His speech patterns are so formal, thought Carmine, that he talks as if he’s dictating an important letter. “Did Cecil tell you how the human remains were discovered?” he asked.

“Yes.” The Prof’s face was beginning to look pinched.

“Who has access to the refrigerator?”

“Anyone here in the Hug, though I doubt anyone from outside could use it. Our entrances are few, and barred.”

“Why’s that?”

“My dear Lieutenant, we are on the very end of the Oak Street medical school–hospital line! Beyond us is Eleventh Street and the Hollow. An unsavory neighborhood, as I’m sure you know.”

“I notice that you call it the Hug too, Professor. Why?”

The slightly tragic mouth twisted. “I blame Frank Watson,” he said through his teeth.

“Who’s he?”

“Professor of Neurology in the medical school. When the Hug was opened in 1950 he wanted to head it, but our benefactor, the late William Parson, was adamant that his Chair should go to a man experienced in epilepsy and mental retardation. As Watson’s field is demyelinating diseases, naturally he wasn’t suitable. I told Mr. Parson that he ought to have chosen an easier name than Hughlings Jackson, but he was determined. Oh, a very determined man, always! Of course one expects to see the name abbreviated, but I had thought it would be the Hughlings, or the Hugh. However, Frank Watson had a small revenge. He thought it terribly clever to call it the Hug, and the name stuck. Stuck!

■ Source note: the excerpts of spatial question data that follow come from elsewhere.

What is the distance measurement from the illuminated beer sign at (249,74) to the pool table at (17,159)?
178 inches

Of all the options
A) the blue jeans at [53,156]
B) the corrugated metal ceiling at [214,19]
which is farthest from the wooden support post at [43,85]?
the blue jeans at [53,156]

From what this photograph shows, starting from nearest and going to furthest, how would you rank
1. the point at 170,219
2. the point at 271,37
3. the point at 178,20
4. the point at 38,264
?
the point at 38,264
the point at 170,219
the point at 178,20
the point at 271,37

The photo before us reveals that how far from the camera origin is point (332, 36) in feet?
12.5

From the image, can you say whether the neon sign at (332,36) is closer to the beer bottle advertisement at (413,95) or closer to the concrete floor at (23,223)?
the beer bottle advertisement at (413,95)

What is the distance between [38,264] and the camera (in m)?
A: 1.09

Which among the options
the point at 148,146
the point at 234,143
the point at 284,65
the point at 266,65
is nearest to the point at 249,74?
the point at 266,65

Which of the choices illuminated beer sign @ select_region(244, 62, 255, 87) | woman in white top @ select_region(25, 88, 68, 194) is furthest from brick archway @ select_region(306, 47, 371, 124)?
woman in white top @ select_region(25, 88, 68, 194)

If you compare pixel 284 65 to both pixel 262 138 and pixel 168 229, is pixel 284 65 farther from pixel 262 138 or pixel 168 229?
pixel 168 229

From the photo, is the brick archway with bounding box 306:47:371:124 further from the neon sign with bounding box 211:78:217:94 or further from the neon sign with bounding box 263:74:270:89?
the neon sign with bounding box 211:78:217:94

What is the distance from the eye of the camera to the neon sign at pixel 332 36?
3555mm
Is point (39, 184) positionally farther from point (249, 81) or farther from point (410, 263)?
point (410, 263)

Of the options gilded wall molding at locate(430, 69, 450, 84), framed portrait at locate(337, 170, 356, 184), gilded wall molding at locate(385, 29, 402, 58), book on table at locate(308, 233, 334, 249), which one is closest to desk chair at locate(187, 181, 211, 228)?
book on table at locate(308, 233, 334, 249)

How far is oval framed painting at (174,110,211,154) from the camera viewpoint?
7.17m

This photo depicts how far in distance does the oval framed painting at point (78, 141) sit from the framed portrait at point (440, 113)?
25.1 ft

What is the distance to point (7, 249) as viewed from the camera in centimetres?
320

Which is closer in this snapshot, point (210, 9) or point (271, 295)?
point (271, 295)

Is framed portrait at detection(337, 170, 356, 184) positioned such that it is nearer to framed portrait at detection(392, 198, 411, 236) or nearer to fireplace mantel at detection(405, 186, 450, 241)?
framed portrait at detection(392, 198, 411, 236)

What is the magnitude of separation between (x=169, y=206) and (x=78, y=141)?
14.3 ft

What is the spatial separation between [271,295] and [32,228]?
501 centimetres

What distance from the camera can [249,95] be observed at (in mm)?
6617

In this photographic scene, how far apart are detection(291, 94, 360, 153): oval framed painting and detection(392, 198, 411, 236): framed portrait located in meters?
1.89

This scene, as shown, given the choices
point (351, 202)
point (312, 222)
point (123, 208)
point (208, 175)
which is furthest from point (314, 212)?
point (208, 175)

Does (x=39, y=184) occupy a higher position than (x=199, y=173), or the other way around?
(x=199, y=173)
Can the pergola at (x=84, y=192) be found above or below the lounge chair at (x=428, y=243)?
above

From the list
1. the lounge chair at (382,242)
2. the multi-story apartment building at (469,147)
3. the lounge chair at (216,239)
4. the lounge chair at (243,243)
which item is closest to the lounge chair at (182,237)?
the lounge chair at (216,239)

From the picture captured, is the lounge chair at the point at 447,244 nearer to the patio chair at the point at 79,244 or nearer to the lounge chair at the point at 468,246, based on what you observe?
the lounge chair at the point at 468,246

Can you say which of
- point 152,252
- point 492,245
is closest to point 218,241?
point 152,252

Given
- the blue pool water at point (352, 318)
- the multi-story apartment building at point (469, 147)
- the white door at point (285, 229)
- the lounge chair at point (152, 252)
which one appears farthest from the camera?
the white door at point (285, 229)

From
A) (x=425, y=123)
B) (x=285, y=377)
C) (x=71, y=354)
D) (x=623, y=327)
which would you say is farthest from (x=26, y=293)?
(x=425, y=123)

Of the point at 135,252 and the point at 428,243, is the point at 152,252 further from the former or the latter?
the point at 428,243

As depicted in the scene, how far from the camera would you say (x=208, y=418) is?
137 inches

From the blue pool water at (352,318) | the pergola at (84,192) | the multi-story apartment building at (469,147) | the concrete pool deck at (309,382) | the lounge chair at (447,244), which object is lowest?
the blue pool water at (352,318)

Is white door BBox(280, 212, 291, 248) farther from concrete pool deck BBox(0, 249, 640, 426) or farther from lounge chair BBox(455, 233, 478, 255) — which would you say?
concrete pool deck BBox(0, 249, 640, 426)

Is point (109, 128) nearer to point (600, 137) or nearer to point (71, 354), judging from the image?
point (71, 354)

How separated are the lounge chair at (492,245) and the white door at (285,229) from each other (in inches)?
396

“Exactly who was or is Hughlings Jackson, sir?”

“A pioneer British neurologist, Lieutenant. His wife had a slow-growing tumor on the motor strip—the gyrus anterior to the Fissure of Rolando that represents the cortical end of the body’s voluntary motor function—muscles, that is.”

I do not understand a single word of this, Carmine thought as the level voice continued, but does he care? No.

“Mrs. Jackson’s epileptic seizures were of a very curious kind,” the Prof went on. “They were limited to one side of her body, started on one side of her face, marched down to the arm and hand on that same side, and finally involved the leg. They are still known as Jacksonian marches. From them Jackson put together the first hypotheses about motor function, that each part of the body had its own invariable place in the cerebral cortex. However, what fascinated people was the indefatigable way that he sat beside his dying wife’s bed hour after hour, taking notes on her seizures with the most minute attention to detail. The researcher par excellence.”